4) Hydrogenation. The addition of hydrogen occurs under the action of metal catalysts:
where R = H, CH 3, Cl, C 6 H 5, etc. The CH 2 =CHR molecule is called a monomer, the resulting compound is called a polymer, the number n is the degree of polymerization.
Polymerization of various alkene derivatives gives valuable industrial products: polyethylene, polypropylene, polyvinyl chloride and others.
In addition to addition, alkenes also undergo oxidation reactions. During the mild oxidation of alkenes with an aqueous solution of potassium permanganate (Wagner reaction), dihydric alcohols are formed:
ZSN 2 =CH 2 + 2KMn O 4 + 4H 2 O ® ZNOSN 2 -CH 2 OH + 2MnO 2 ↓ + 2KOH.
As a result of this reaction, the purple solution of potassium permanganate quickly becomes discolored and a brown precipitate of manganese (IV) oxide precipitates. This reaction, like the decolorization reaction of bromine water, is qualitative for a double bond. During the severe oxidation of alkenes with a boiling solution of potassium permanganate in an acidic environment, complete cleavage of the double bond occurs with the formation of ketones, carboxylic acids or CO 2, for example:
| [ABOUT] | ||
| CH 3 -CH=CH-CH 3 | 2CH 3 -COOH |
Based on the oxidation products, the position of the double bond in the original alkene can be determined.

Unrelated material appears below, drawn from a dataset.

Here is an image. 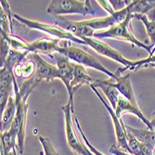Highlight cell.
<instances>
[{"label": "cell", "mask_w": 155, "mask_h": 155, "mask_svg": "<svg viewBox=\"0 0 155 155\" xmlns=\"http://www.w3.org/2000/svg\"><path fill=\"white\" fill-rule=\"evenodd\" d=\"M69 42H71V41L61 40L60 44V48H58L57 52L64 55L65 57H67L70 61H73L74 63L93 68L97 70V71H100L105 74L107 76H109L111 79L115 78V74L110 72L106 67H104L100 61H98V60L93 57L92 55L87 53L86 51H84L83 49L69 46L68 45Z\"/></svg>", "instance_id": "7a4b0ae2"}, {"label": "cell", "mask_w": 155, "mask_h": 155, "mask_svg": "<svg viewBox=\"0 0 155 155\" xmlns=\"http://www.w3.org/2000/svg\"><path fill=\"white\" fill-rule=\"evenodd\" d=\"M74 123H75V124H76V127H77V129L79 130V132H80V135H81V137L83 138V140H84V143L86 144V146L88 148V150L94 154V155H104L103 153H101L100 150H97L89 141H88V139L87 138V137H86V135H84V131H83V129H82V127H81V125H80V124H79V121H78V119L75 117V119H74Z\"/></svg>", "instance_id": "4316f807"}, {"label": "cell", "mask_w": 155, "mask_h": 155, "mask_svg": "<svg viewBox=\"0 0 155 155\" xmlns=\"http://www.w3.org/2000/svg\"><path fill=\"white\" fill-rule=\"evenodd\" d=\"M125 129L127 132L132 134L138 141L147 145L150 149L155 148V131L152 130H145V129H139L134 128L132 126L125 124Z\"/></svg>", "instance_id": "7402d4cb"}, {"label": "cell", "mask_w": 155, "mask_h": 155, "mask_svg": "<svg viewBox=\"0 0 155 155\" xmlns=\"http://www.w3.org/2000/svg\"><path fill=\"white\" fill-rule=\"evenodd\" d=\"M35 69H36V65L35 63V61L33 60H31L30 58H27L19 65H17L13 70V74L15 76L17 82L19 80H28L34 76L35 73Z\"/></svg>", "instance_id": "ffe728a7"}, {"label": "cell", "mask_w": 155, "mask_h": 155, "mask_svg": "<svg viewBox=\"0 0 155 155\" xmlns=\"http://www.w3.org/2000/svg\"><path fill=\"white\" fill-rule=\"evenodd\" d=\"M47 12L55 17L64 14H81L86 16L87 14H94L95 9L89 0H52L47 8Z\"/></svg>", "instance_id": "3957f363"}, {"label": "cell", "mask_w": 155, "mask_h": 155, "mask_svg": "<svg viewBox=\"0 0 155 155\" xmlns=\"http://www.w3.org/2000/svg\"><path fill=\"white\" fill-rule=\"evenodd\" d=\"M90 87L94 91V93L97 95V97L101 100V101L103 103V105L107 109L109 114H110V118L112 120V123H114V130H115L116 141H117V144L116 145L119 148H121L122 150H124V151L129 152L131 154V150H130V148H129V145H128V141H127V131H126V129H125V124H124L122 117L119 118L116 115L115 110L112 109V107L110 105H109L104 101V98L102 97V96L101 95V93L98 92V90H97V87H95L93 86H90Z\"/></svg>", "instance_id": "ba28073f"}, {"label": "cell", "mask_w": 155, "mask_h": 155, "mask_svg": "<svg viewBox=\"0 0 155 155\" xmlns=\"http://www.w3.org/2000/svg\"><path fill=\"white\" fill-rule=\"evenodd\" d=\"M12 16L15 20L19 21L23 25L27 26L28 28H30V29L39 30L41 32H44V33H46L48 35H50L54 38H58V39H61V40L71 41V42H74V43H77V44L87 46L86 43H84L83 40L77 38L73 34L63 30L62 28L55 25V24L51 25V24H48V23H43V22H39V21H31V20L25 19V18L18 15V14H14V13L12 14Z\"/></svg>", "instance_id": "5b68a950"}, {"label": "cell", "mask_w": 155, "mask_h": 155, "mask_svg": "<svg viewBox=\"0 0 155 155\" xmlns=\"http://www.w3.org/2000/svg\"><path fill=\"white\" fill-rule=\"evenodd\" d=\"M115 110V114L116 115L121 118L124 112H130V114H134V115H137L140 120H141L147 126L148 128L150 130V122L145 117V115L142 114V111L140 110L139 108H136L134 107L126 98H124L123 96L120 95L119 98H118V101H117V105H116V109L114 110Z\"/></svg>", "instance_id": "ac0fdd59"}, {"label": "cell", "mask_w": 155, "mask_h": 155, "mask_svg": "<svg viewBox=\"0 0 155 155\" xmlns=\"http://www.w3.org/2000/svg\"><path fill=\"white\" fill-rule=\"evenodd\" d=\"M130 4V3H129ZM129 8L128 6L119 10V11H115L114 14L112 15H110L108 17H104V18H98V19H92V20H87V21H81L82 24L87 25L94 30H100V29H105V28H110L114 27L121 22H123L124 21L126 20L129 16Z\"/></svg>", "instance_id": "30bf717a"}, {"label": "cell", "mask_w": 155, "mask_h": 155, "mask_svg": "<svg viewBox=\"0 0 155 155\" xmlns=\"http://www.w3.org/2000/svg\"><path fill=\"white\" fill-rule=\"evenodd\" d=\"M115 78L111 79L110 78V84L114 86L120 93L121 96H123L124 98H126L134 107L139 108L137 102V98L132 87L131 81H130V75L126 74L124 76H122L119 73L115 72Z\"/></svg>", "instance_id": "4fadbf2b"}, {"label": "cell", "mask_w": 155, "mask_h": 155, "mask_svg": "<svg viewBox=\"0 0 155 155\" xmlns=\"http://www.w3.org/2000/svg\"><path fill=\"white\" fill-rule=\"evenodd\" d=\"M81 40H83L87 46L91 47L98 54L105 56V57H107L109 59H111V60L121 63L124 66V68H119L116 71L120 74L122 73L125 72L126 70H129L130 67L132 66V62H133L132 61L126 60L124 57H123V55L119 51H117L114 48H112L108 44L104 43V42H102L101 40H97L94 37H84Z\"/></svg>", "instance_id": "8992f818"}, {"label": "cell", "mask_w": 155, "mask_h": 155, "mask_svg": "<svg viewBox=\"0 0 155 155\" xmlns=\"http://www.w3.org/2000/svg\"><path fill=\"white\" fill-rule=\"evenodd\" d=\"M17 137L9 130L1 133V155H9L16 150Z\"/></svg>", "instance_id": "cb8c5ba5"}, {"label": "cell", "mask_w": 155, "mask_h": 155, "mask_svg": "<svg viewBox=\"0 0 155 155\" xmlns=\"http://www.w3.org/2000/svg\"><path fill=\"white\" fill-rule=\"evenodd\" d=\"M14 79H15V76L13 74V72L8 71L6 68H1V72H0V110H1V114L10 97L9 92Z\"/></svg>", "instance_id": "2e32d148"}, {"label": "cell", "mask_w": 155, "mask_h": 155, "mask_svg": "<svg viewBox=\"0 0 155 155\" xmlns=\"http://www.w3.org/2000/svg\"><path fill=\"white\" fill-rule=\"evenodd\" d=\"M28 54H29V52H27V51H19L16 49L10 48L8 55V58L6 60V62L2 68H6L8 71L13 72L14 68L17 65H19L20 63H21L27 58Z\"/></svg>", "instance_id": "603a6c76"}, {"label": "cell", "mask_w": 155, "mask_h": 155, "mask_svg": "<svg viewBox=\"0 0 155 155\" xmlns=\"http://www.w3.org/2000/svg\"><path fill=\"white\" fill-rule=\"evenodd\" d=\"M97 2H98V4H100L107 12H109L110 15H112V14L115 13V11H114V8L111 7L110 1H105V0H98V1H97Z\"/></svg>", "instance_id": "4dcf8cb0"}, {"label": "cell", "mask_w": 155, "mask_h": 155, "mask_svg": "<svg viewBox=\"0 0 155 155\" xmlns=\"http://www.w3.org/2000/svg\"><path fill=\"white\" fill-rule=\"evenodd\" d=\"M154 52H155V47H154V48H152V51H151V54H152V53H154Z\"/></svg>", "instance_id": "e575fe53"}, {"label": "cell", "mask_w": 155, "mask_h": 155, "mask_svg": "<svg viewBox=\"0 0 155 155\" xmlns=\"http://www.w3.org/2000/svg\"><path fill=\"white\" fill-rule=\"evenodd\" d=\"M134 18L141 21L146 27L147 35L150 39V47L153 48L155 47V21H150L146 15H139V14H135L133 15Z\"/></svg>", "instance_id": "d4e9b609"}, {"label": "cell", "mask_w": 155, "mask_h": 155, "mask_svg": "<svg viewBox=\"0 0 155 155\" xmlns=\"http://www.w3.org/2000/svg\"><path fill=\"white\" fill-rule=\"evenodd\" d=\"M61 39L58 38H42L37 39L32 43H28V51L30 53H42L48 55L52 57L51 54H54L58 51V48H60Z\"/></svg>", "instance_id": "9a60e30c"}, {"label": "cell", "mask_w": 155, "mask_h": 155, "mask_svg": "<svg viewBox=\"0 0 155 155\" xmlns=\"http://www.w3.org/2000/svg\"><path fill=\"white\" fill-rule=\"evenodd\" d=\"M28 58L33 60L36 65L35 73L33 78L39 84L41 81H52L55 79H61V74L58 68L49 64L41 58V56L37 53H29Z\"/></svg>", "instance_id": "9c48e42d"}, {"label": "cell", "mask_w": 155, "mask_h": 155, "mask_svg": "<svg viewBox=\"0 0 155 155\" xmlns=\"http://www.w3.org/2000/svg\"><path fill=\"white\" fill-rule=\"evenodd\" d=\"M148 67H154L155 68V64H149V65H147Z\"/></svg>", "instance_id": "d6a6232c"}, {"label": "cell", "mask_w": 155, "mask_h": 155, "mask_svg": "<svg viewBox=\"0 0 155 155\" xmlns=\"http://www.w3.org/2000/svg\"><path fill=\"white\" fill-rule=\"evenodd\" d=\"M94 82V79L91 78L84 66L74 63V78L73 81L71 83V91H70L69 94V100H68V104L71 106L72 108V111L74 114V95L76 92V90L81 87L84 84H90Z\"/></svg>", "instance_id": "8fae6325"}, {"label": "cell", "mask_w": 155, "mask_h": 155, "mask_svg": "<svg viewBox=\"0 0 155 155\" xmlns=\"http://www.w3.org/2000/svg\"><path fill=\"white\" fill-rule=\"evenodd\" d=\"M149 64H155V52L149 55V57L143 60H139L137 61H133L132 62V66L130 67L129 70H132V71H137V70L142 67V66H147Z\"/></svg>", "instance_id": "83f0119b"}, {"label": "cell", "mask_w": 155, "mask_h": 155, "mask_svg": "<svg viewBox=\"0 0 155 155\" xmlns=\"http://www.w3.org/2000/svg\"><path fill=\"white\" fill-rule=\"evenodd\" d=\"M55 25L73 34L79 39H82L84 37H93L95 35L94 29L82 24L81 21H72L61 16L55 17Z\"/></svg>", "instance_id": "7c38bea8"}, {"label": "cell", "mask_w": 155, "mask_h": 155, "mask_svg": "<svg viewBox=\"0 0 155 155\" xmlns=\"http://www.w3.org/2000/svg\"><path fill=\"white\" fill-rule=\"evenodd\" d=\"M39 141L43 147L45 155H59L57 150H55V148L52 145V142L50 141V139L43 137V136H39Z\"/></svg>", "instance_id": "484cf974"}, {"label": "cell", "mask_w": 155, "mask_h": 155, "mask_svg": "<svg viewBox=\"0 0 155 155\" xmlns=\"http://www.w3.org/2000/svg\"><path fill=\"white\" fill-rule=\"evenodd\" d=\"M10 44L9 42L7 40V38L3 35H1V65L0 67H3L5 62H6V60L8 58V52L10 50Z\"/></svg>", "instance_id": "f1b7e54d"}, {"label": "cell", "mask_w": 155, "mask_h": 155, "mask_svg": "<svg viewBox=\"0 0 155 155\" xmlns=\"http://www.w3.org/2000/svg\"><path fill=\"white\" fill-rule=\"evenodd\" d=\"M62 110L64 112V122H65V134L68 145L75 155H90L91 151L86 146V144L81 141L77 137V134L74 128L72 121V108L68 103L62 106Z\"/></svg>", "instance_id": "52a82bcc"}, {"label": "cell", "mask_w": 155, "mask_h": 155, "mask_svg": "<svg viewBox=\"0 0 155 155\" xmlns=\"http://www.w3.org/2000/svg\"><path fill=\"white\" fill-rule=\"evenodd\" d=\"M9 155H17V153H16V150L14 151V152H12V153H10Z\"/></svg>", "instance_id": "836d02e7"}, {"label": "cell", "mask_w": 155, "mask_h": 155, "mask_svg": "<svg viewBox=\"0 0 155 155\" xmlns=\"http://www.w3.org/2000/svg\"><path fill=\"white\" fill-rule=\"evenodd\" d=\"M109 151H110V153L114 154V155H133V154H130L129 152L124 151V150H122L121 148H119L116 144L115 145H111L110 147Z\"/></svg>", "instance_id": "f546056e"}, {"label": "cell", "mask_w": 155, "mask_h": 155, "mask_svg": "<svg viewBox=\"0 0 155 155\" xmlns=\"http://www.w3.org/2000/svg\"><path fill=\"white\" fill-rule=\"evenodd\" d=\"M53 58L56 60L57 68L61 74V79L64 86L66 87L68 93L71 91V83L74 78V62L70 61V60L65 57L64 55L55 52L53 54Z\"/></svg>", "instance_id": "5bb4252c"}, {"label": "cell", "mask_w": 155, "mask_h": 155, "mask_svg": "<svg viewBox=\"0 0 155 155\" xmlns=\"http://www.w3.org/2000/svg\"><path fill=\"white\" fill-rule=\"evenodd\" d=\"M133 18H134L133 15L130 13L129 16L123 22L110 28V29H108L105 32L95 33L93 37L96 39L114 38V39H117V40H124V41H127V42H130V43L134 44L136 47H138L140 48H144L145 50H147L149 52V54H151L152 48L150 46H147L146 44L142 43V42L138 41L131 33L129 24Z\"/></svg>", "instance_id": "277c9868"}, {"label": "cell", "mask_w": 155, "mask_h": 155, "mask_svg": "<svg viewBox=\"0 0 155 155\" xmlns=\"http://www.w3.org/2000/svg\"><path fill=\"white\" fill-rule=\"evenodd\" d=\"M152 155H155V148H154L153 150H152Z\"/></svg>", "instance_id": "d590c367"}, {"label": "cell", "mask_w": 155, "mask_h": 155, "mask_svg": "<svg viewBox=\"0 0 155 155\" xmlns=\"http://www.w3.org/2000/svg\"><path fill=\"white\" fill-rule=\"evenodd\" d=\"M150 130L152 131H155V111L152 114V119L150 121Z\"/></svg>", "instance_id": "1f68e13d"}, {"label": "cell", "mask_w": 155, "mask_h": 155, "mask_svg": "<svg viewBox=\"0 0 155 155\" xmlns=\"http://www.w3.org/2000/svg\"><path fill=\"white\" fill-rule=\"evenodd\" d=\"M128 8L132 15H146L148 19L150 18V21H155V0H134Z\"/></svg>", "instance_id": "e0dca14e"}, {"label": "cell", "mask_w": 155, "mask_h": 155, "mask_svg": "<svg viewBox=\"0 0 155 155\" xmlns=\"http://www.w3.org/2000/svg\"><path fill=\"white\" fill-rule=\"evenodd\" d=\"M90 86H93L95 87H100L103 93L106 95L108 101L110 104V106L112 107V109L115 110L116 109V105H117V101L118 98L120 97V93L119 91L112 86L110 84V80H97V79H94V82L90 84Z\"/></svg>", "instance_id": "d6986e66"}, {"label": "cell", "mask_w": 155, "mask_h": 155, "mask_svg": "<svg viewBox=\"0 0 155 155\" xmlns=\"http://www.w3.org/2000/svg\"><path fill=\"white\" fill-rule=\"evenodd\" d=\"M16 111L17 105L15 97H10L3 112L1 114V133L8 131L10 129L12 122L16 115Z\"/></svg>", "instance_id": "44dd1931"}, {"label": "cell", "mask_w": 155, "mask_h": 155, "mask_svg": "<svg viewBox=\"0 0 155 155\" xmlns=\"http://www.w3.org/2000/svg\"><path fill=\"white\" fill-rule=\"evenodd\" d=\"M16 78L13 82V88L15 93V101L17 105L16 115L14 118L12 124L10 126L9 131L17 137L18 150L21 154L23 153L24 150V141H25V127H26V119H27V96L21 97L19 90V86L17 84Z\"/></svg>", "instance_id": "6da1fadb"}]
</instances>
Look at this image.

Like all other hydrocarbons, alkenes burn and, with plenty of air, form carbon dioxide and water:
C n H 2 n + Zn /2O 2 ® n CO 2 + n H 2 O.
When air is limited, combustion of alkenes can lead to the formation of carbon monoxide and water:
C n H 2n + nO 2 ® nCO + nH 2 O .
If you mix an alkene with oxygen and pass this mixture over a silver catalyst heated to 200°C, an alkene oxide (epoxyalkane) is formed, for example:
At any temperature, alkenes are oxidized by ozone (ozone is a stronger oxidizing agent than oxygen). If ozone gas is passed through a solution of an alkene in methane tetrachloride at temperatures below room temperature, an addition reaction occurs and the corresponding ozonides (cyclic peroxides) are formed. Ozonides are very unstable and can explode easily. Therefore, they are usually not isolated, but immediately after production they are decomposed with water - this produces carbonyl compounds(aldehydes or ketones), the structure of which indicates the structure of the alkene that was subjected to ozonation.
Lower alkenes are important starting materials for industrial organic synthesis. From ethylene it is obtained ethanol, polyethylene, polystyrene. Propene is used for the synthesis of polypropylene, phenol, acetone, and glycerin.